The re-enactment of the murder is excruciating to watch and it should be. However I appreciate Cooger's restraint in how he shot the series of scenes forcing us to see without graphically sensationalizing the moment. The closing moments of the film will leave you emotionally distraught and in my case haunted. It is a terrific piece of film making and needs to be seen.
As a conversation
I almost didn't see Fruitvale Station. I thought long and hard about subjecting myself to the raw emotions I knew it would invoke based solely on the story. Then I realized if we don't look in the mirror at the hard societal truths we can't make progress as a society. I don't get a pass on that mirror simply because I have a predisposition to be empathetic.
In response to the coincidence of the film opening in the wake of the George Zimmerman verdict, Ryan Coogler said of the public depiction for both Trayvon Martin and Oscar Grant "They're either a martyr and a saint, or everything they ever did was wrong. The truth is more complicated." In Fruitvale Station he succeeds at showing us that complexity.

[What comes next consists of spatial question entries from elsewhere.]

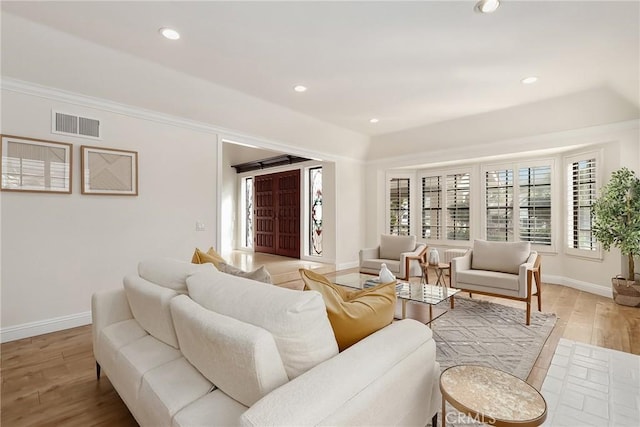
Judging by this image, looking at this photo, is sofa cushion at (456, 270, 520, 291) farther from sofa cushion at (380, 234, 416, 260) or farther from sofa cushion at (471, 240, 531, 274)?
sofa cushion at (380, 234, 416, 260)

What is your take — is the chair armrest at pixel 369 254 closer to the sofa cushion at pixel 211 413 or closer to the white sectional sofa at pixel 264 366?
the white sectional sofa at pixel 264 366

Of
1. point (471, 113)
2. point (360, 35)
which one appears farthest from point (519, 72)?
point (360, 35)

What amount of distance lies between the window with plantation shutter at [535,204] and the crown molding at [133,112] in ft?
13.8

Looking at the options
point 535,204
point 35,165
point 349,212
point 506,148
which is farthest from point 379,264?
point 35,165

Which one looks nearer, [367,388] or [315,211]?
[367,388]

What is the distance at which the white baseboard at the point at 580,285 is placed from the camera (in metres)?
4.41

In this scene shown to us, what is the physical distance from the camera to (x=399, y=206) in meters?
7.06

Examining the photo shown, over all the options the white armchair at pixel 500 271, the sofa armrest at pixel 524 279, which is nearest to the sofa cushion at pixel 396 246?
the white armchair at pixel 500 271

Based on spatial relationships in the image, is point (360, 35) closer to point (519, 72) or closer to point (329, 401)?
point (519, 72)

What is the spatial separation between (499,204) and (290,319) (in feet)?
19.6

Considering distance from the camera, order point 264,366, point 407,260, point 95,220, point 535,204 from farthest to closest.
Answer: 1. point 535,204
2. point 407,260
3. point 95,220
4. point 264,366

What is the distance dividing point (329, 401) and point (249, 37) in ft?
9.80

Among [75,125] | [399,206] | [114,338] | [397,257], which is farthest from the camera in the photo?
[399,206]

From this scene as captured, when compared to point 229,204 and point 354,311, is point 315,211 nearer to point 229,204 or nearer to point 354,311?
point 229,204
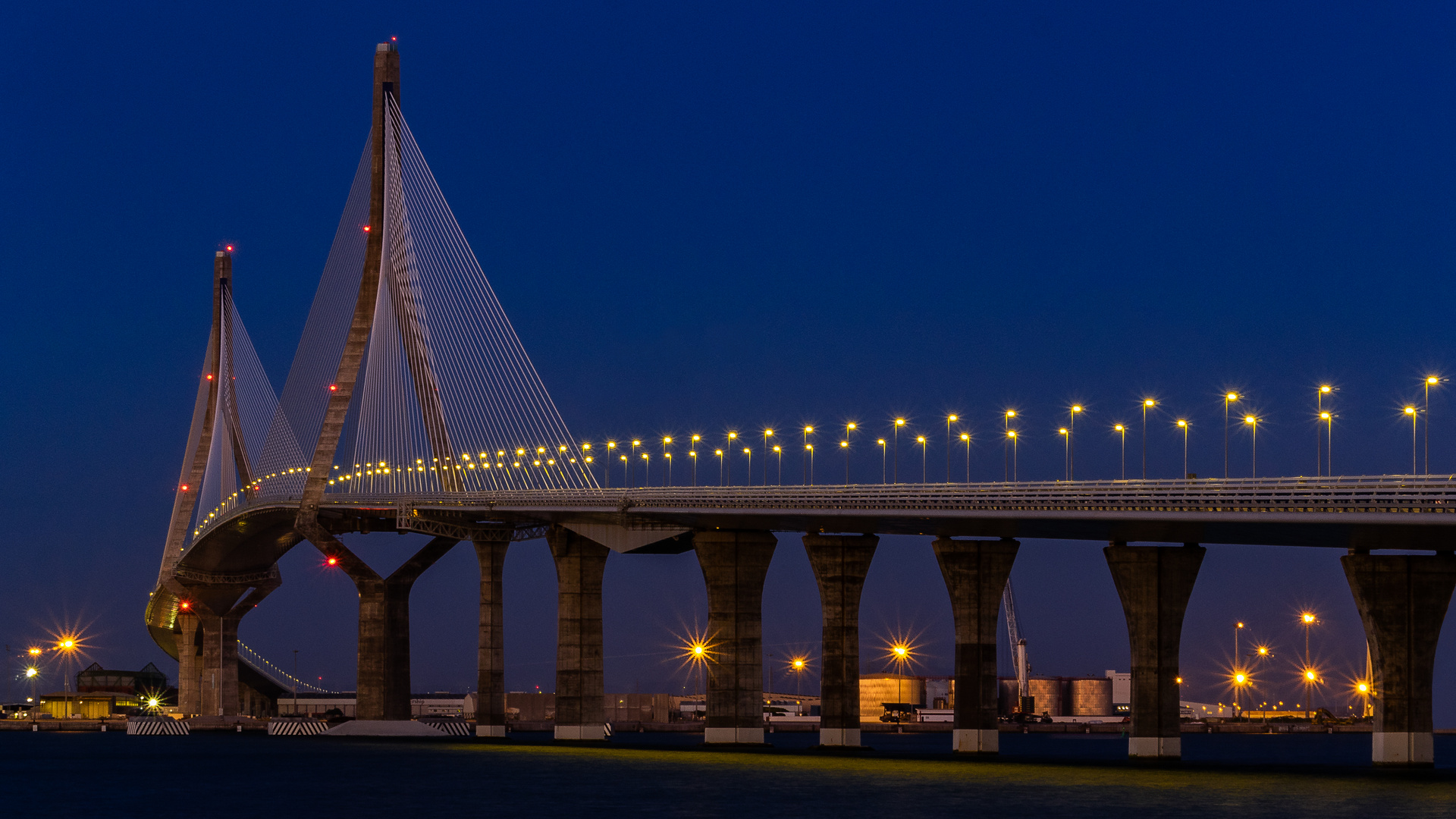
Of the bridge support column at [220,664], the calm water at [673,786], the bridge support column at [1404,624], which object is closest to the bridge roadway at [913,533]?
the bridge support column at [1404,624]

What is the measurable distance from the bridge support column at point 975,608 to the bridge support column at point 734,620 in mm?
11659

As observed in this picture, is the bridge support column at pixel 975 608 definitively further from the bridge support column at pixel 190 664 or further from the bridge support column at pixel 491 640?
the bridge support column at pixel 190 664

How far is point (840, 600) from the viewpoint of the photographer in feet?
327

If you want to have an honest conversation about race and bias turn off the likes of MSNBC, Fox and CNN along with their combined punditry and arm chair sociology. Instead go see Fruitvale Station with a group of colleagues or friends. Take a look at the honest portraits of the struggles, flawed decency and humanity of what young men of color actually look like. Then reconcile it with the images you see and hear through media everyday. If we don't filter what is fiction vs. what is real what dystopia will we be passing along for our children? Worse than that, we will continue to condemn an entire class of young people to a stereotype that leaves them not caught between a rock and a hard place, but in the cross-hairs of a gun and dead on the cement floor.